1131–2 This is Renaud de Louens’s addition. The idea that the covetous man is always poor is a classical and medieval commonplace: see, for example, Juvenal, Satires XIV.139; Boece II m.2 and pr.5.114–21, III pr.3; Alan of Lille, The Complaint of Nature, m.7 (tr. Sheridan, p. 182); Innocent III, De Miseria II.6, ‘Of the Insatiable Desire of Covetous Men’ (quoting Ecclesiasticus 14:9, Ecclesiastes 5:9 and Proverbs 30:15); RR 18531–8 (tr. Horgan, p. 286).
1135 Publilius Syrus, 32. Also quoted at Mel 1030 (see n.).

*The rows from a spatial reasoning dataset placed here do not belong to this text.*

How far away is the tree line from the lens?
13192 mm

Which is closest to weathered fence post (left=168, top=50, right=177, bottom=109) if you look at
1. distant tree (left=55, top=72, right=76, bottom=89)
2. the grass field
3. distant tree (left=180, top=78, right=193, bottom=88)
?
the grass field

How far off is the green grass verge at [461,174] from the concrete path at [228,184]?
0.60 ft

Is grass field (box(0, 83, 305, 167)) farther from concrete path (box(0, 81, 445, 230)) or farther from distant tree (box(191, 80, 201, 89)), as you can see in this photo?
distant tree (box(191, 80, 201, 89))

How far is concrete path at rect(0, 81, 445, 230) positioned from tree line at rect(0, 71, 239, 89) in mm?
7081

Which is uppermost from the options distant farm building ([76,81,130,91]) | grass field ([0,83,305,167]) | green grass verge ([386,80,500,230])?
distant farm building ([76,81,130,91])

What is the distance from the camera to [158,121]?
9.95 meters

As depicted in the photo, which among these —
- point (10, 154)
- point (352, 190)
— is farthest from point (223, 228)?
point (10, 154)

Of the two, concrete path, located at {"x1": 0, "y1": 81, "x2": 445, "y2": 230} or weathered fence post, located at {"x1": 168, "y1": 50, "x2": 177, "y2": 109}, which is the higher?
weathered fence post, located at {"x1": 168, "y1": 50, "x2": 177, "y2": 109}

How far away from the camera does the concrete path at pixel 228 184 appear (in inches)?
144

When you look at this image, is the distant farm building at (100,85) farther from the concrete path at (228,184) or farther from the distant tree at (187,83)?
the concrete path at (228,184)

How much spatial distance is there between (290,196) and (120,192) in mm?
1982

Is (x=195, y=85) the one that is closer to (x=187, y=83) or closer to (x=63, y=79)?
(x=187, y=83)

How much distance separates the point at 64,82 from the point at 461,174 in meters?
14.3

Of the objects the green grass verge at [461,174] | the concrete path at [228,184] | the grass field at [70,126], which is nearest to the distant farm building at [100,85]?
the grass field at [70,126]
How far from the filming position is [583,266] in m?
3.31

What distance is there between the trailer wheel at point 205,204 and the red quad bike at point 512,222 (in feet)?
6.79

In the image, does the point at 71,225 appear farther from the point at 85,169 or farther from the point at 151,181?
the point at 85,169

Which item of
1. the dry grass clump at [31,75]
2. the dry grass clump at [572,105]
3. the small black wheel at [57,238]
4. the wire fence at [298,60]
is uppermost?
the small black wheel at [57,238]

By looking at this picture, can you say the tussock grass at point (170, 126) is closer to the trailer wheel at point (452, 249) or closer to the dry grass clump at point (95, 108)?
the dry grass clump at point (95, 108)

1141–2 Ecclesiasticus 19:8–9.
1143 Unidentified in Latin sources. Sundby’s edition of Albertano’s Liber consolationis cites a parallel in Plutarch (p. 40, n.)
1144–5 Petrus Alfonsi, Disciplina Clericalis, ‘De consilio’, p. 6.35–7 (tr. Jones and Keller, p. 42).
1147 Not from Seneca, but from the ps.-Senecan De moribus (see Headnote), 16.
1158 Proverbs 27:9.
1159–60 Ecclesiasticus 6:15.
1161 Ecclesiasticus 6:14.
1162 Part of the advice given to Tobias by his father (Tobias 4:19; see n. to Mel 1117–18). Cf. Proverbs 22:17.
1164 The French source of Mel attributes this saying to Job, and the Latin original enables it to be identified as Job 12:12. Cf. Kn 2448.
1165 Tullius: Marcus Tullius Cicero, On Old Age VI.17.
1167 Ecclesiasticus 6:6.
1171 Proverbs 11:14.
1173 Ecclesiasticus 8:20.
1174 Cicero, Tusculan Disputations III.xxx.73.
1176 Cicero, On Friendship XXV.91.
1177 Martin of Braga, Formula honestae vitae, ed. Barlow, 4.45–6.
1178 Not from the Bible, but found in a tenth-century florilegium which survives in a Munich manuscript (Bayerische Staatsbibliothek, clm 6292, ff. 84r–91r); it is there attributed to Zeno. This proverb-collection was erroneously identified by E. Woelfflin as a fragment of a work by the mysterious ‘Caecilius Balbus’ cited in John of Salisbury’s Policraticus (III.14). I cite Woelfflin’s edition, Caecilii Balbi De Nugis Philosophorum Quae Supersunt (Basle, 1855), p. 27 (XXIV.1). For a demolition of Woelfflin’s attribution to Caecilius, see A. Reifferscheid, Rheinisches Museum, n.s. 16 (1861), 1–26.